Em 1970, é criada a Federação Internacional de Kendô (IKF – International Kendo Federation), entidade máxima do kendô mundial, sediada no Japão. [8]

• Período de Heisei (1989 – atual): no Japão, atualmente, cerca 1,2 milhões de pessoas praticam Kendô. Isto representa quase que 75% dos Kendocas espalhados no mundo, em quase 50 países que possuem entidade formal organizada reconhecida pela IKF (International Kendo Federation). No Japão, o Kendô é atividade curricular nas escolas elementares e está presente nas faculdades, nas academias de polícia e de bombeiros, e até mesmo em templos religiosos.

Desde 1970, a cada 3 anos, é realizado o Campeonato Mundial de Kendô (WKC) cuja 12ª edição aconteceu em Glasgow, na Escócia. Em 2006 a 13º WKC foi sediado em Taiwan e em 2009 aconteceu o 14º WKC no Brasil. O 15º WKC deverá ser sediado na Itália em 2012.

Apesar da inegável hegemonia japonesa, tanto no número de praticantes, quanto nos resultados dos [8]Campeonatos Mundiais (até hoje, os japoneses foram os campeões em todos os Campeonatos Mundiais), a prática do Kendô vem crescendo em outros países, destacando-se a Corea, os Estados Unidos, países europeus como França e Inglaterra, e o Brasil.

Atualmente, existe uma grande discussão sobre a questão se o Kendô deve ou não ser transformado em um esporte olímpico. [5]

Uma vez que o Kendô já está sendo praticado por tantas pessoas em tantos países, porque não levá-lo para as Olimpíadas?
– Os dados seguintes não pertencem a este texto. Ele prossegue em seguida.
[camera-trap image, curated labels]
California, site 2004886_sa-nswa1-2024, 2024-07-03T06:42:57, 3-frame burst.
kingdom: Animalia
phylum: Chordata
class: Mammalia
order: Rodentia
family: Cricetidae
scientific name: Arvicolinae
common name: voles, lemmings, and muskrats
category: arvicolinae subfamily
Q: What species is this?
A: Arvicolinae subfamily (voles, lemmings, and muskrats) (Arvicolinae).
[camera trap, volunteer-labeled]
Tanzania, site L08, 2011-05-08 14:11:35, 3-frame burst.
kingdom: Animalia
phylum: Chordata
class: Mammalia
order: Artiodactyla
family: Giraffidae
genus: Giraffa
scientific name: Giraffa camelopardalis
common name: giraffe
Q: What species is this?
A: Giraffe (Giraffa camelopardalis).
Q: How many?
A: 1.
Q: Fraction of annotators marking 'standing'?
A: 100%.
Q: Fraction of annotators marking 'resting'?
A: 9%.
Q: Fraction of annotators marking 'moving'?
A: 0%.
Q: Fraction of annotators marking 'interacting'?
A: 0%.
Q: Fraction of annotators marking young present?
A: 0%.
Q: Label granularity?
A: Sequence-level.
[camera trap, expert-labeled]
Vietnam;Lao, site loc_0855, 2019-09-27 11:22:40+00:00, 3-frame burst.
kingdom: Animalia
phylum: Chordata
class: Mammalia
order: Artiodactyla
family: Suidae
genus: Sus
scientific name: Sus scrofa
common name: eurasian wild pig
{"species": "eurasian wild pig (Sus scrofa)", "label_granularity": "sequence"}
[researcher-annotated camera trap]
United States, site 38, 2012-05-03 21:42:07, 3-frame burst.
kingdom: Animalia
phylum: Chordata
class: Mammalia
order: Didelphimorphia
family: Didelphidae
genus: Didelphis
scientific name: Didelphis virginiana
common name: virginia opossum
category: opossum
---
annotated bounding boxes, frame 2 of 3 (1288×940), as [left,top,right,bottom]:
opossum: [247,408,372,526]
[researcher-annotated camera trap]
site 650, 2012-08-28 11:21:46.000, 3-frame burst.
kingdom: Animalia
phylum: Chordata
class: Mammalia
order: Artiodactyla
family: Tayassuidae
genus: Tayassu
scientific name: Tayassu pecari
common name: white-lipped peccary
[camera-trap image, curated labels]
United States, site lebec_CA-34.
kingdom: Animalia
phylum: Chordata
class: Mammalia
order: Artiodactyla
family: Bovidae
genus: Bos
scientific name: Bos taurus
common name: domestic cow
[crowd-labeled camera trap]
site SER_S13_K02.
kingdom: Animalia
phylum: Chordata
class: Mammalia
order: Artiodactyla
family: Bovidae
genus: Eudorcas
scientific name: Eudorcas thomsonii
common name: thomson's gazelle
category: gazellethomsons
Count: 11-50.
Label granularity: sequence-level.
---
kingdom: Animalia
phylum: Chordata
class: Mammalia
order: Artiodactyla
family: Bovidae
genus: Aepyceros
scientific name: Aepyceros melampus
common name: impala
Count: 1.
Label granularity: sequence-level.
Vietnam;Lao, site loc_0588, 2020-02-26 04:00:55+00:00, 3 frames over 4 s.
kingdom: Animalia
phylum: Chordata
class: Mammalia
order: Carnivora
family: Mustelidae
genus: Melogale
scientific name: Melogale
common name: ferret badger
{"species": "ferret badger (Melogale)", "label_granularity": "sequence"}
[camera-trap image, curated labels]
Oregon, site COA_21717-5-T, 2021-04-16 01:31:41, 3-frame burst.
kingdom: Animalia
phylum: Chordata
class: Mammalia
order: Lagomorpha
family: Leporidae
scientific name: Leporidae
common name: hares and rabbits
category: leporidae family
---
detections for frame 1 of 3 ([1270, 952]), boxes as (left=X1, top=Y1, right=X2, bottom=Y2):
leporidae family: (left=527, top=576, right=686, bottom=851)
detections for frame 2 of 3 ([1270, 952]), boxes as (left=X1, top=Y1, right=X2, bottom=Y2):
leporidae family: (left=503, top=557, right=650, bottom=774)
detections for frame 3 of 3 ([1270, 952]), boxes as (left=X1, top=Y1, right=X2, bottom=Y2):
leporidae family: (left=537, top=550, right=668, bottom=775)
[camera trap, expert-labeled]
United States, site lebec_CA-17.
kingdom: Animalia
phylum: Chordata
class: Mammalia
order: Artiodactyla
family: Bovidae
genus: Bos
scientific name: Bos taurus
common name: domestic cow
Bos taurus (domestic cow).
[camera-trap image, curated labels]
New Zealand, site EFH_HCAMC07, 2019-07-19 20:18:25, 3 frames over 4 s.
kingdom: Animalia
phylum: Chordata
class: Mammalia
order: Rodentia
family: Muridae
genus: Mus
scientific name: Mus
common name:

Seria duplamente benéfico, para o Kendô, por trazer divulgação e crescimento, e para a sociedade que teria oportunidade de conhecer e apreciar a beleza do esporte e da filosofia do Kendô.

Mas a questão não é tão simples. Os que defendem a idéia de que o Kendô não deve ser transformado em esporte olímpico argumentam que o Kendô não é apenas uma modalidade esportiva, e temem que, com a exposição dada pela participação nas Olimpíadas, o Kendô venha a se transformar em um esporte excessivamente competitivo de alta-performance e comercial, a exemplo do que já ocorre com outras artes marciais, e que perca sua parte filosófica. Seria lamentável ver tudo reduzido a uma ‘busca pelo Ouro’.

Existe uma ‘terceira via’, que vem ganhando adeptos, que considera levar o ‘Kundo’ (ou ‘Kumdo’) para as Olimpíadas. O nome ‘Kundo’ é a pronúncia coreana da palavra Kendô, mas costuma ser utilizado para referenciar o estilo de luta dos Kendocas coreanos. Um estilo agressivo, extremamente combativo que, segundo especialistas, não prima pela técnica e abusa da força bruta, mas que, de qualquer forma, tem se mostrado eficiente nas competições.